The theory of the gains from trade arising from comparative advantage is based on a number of underlying
assumptions. These should be mentioned somewhere in the answer
v
v
v
v
Perfect occupational mobility of factors of production (e.g. labour and capital)
Constant returns to scale (i.e. doubling the input leads to a doubling of output)
No externalities arising from production and/or consumption
Ignores transportation costs
If businesses exploit increasing returns to scale when they specialise, the potential gains from trade are
much greater. Equally there may be decreasing returns to specialisation beyond a certain point.
Explain why comparative advantage is likely to change over time
Comparative advantage is a dynamic concept and must be expected to change. For example comparative
advantage in the production of lower valued added textiles has shifted away from Western European
producers to Asian economies where unit labour costs are lower. As industries evolve and develop, so
different countries and producers start to exploit economies of scale and other advantages in the
production of goods and services.
Some of the factors that cause changes in comparative advantage are:
1. Fluctuations in the exchange rate: A significant appreciation of the exchange rate (e.g. for Britain)
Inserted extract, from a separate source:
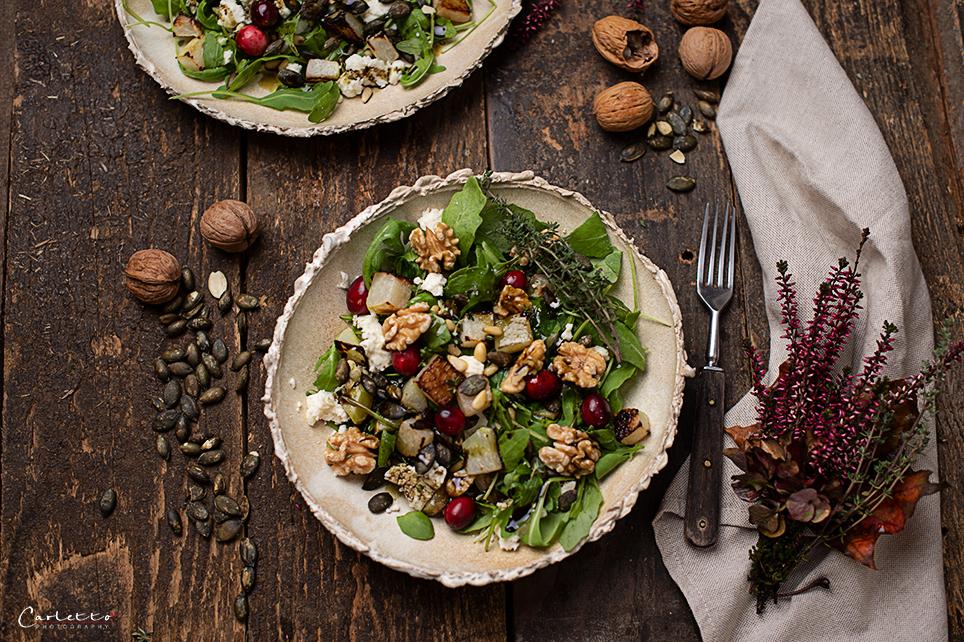 winter salad with pumpkin seed oiil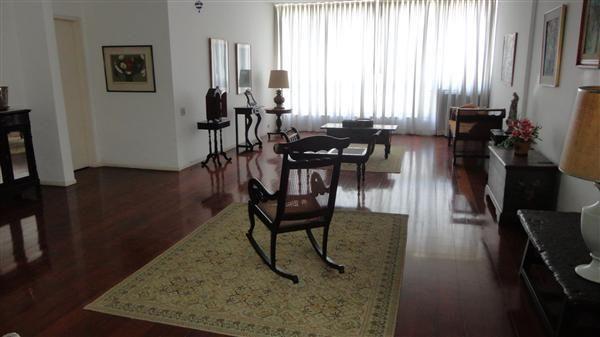 Apartamento com 4 quartos e duas ótimas vagas Prudente de Morais – Ipanema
means that British exports become relatively more expensive in foreign markets (making them less
competitive). A higher exchange rate causes an increase in relative unit labour costs. A
depreciation (or devaluation) of the exchange rate gives a competitive boost to exporting firms and
makes imports into the economy appear more expensive to consumers.
2. The quantity and quality of factors of production available - this affects the size and efficiency of
the available labour force and the productivity of the existing stock of capital inputs. Productivity
growth is the key to long run economic growth because more output can be produced from inputs.
3. Investment in research & development - important in industries where patents give some firms
significant market advantage and where the emergence of new products can help to sustain an
existing comparative advantage in international markets.
4. Long-term rates of inflation compared to other countries. If country A has an inflation rate
persistently above that of other countries, the relative price of their products goes up and
producers loss competitiveness in foreign markets
5. Import controls such as tariffs and quotas that can be used to create an artificial comparative
advantage for a country's domestic producers
6.
Non-price competitiveness of producers (e.g. product design, reliability, quality of after-sales
support). These non-price factors can be vital in industries where prices among competing
suppliers are very close to each other but where consumer demand is heavily influenced by the
quality and reliability of the good or service.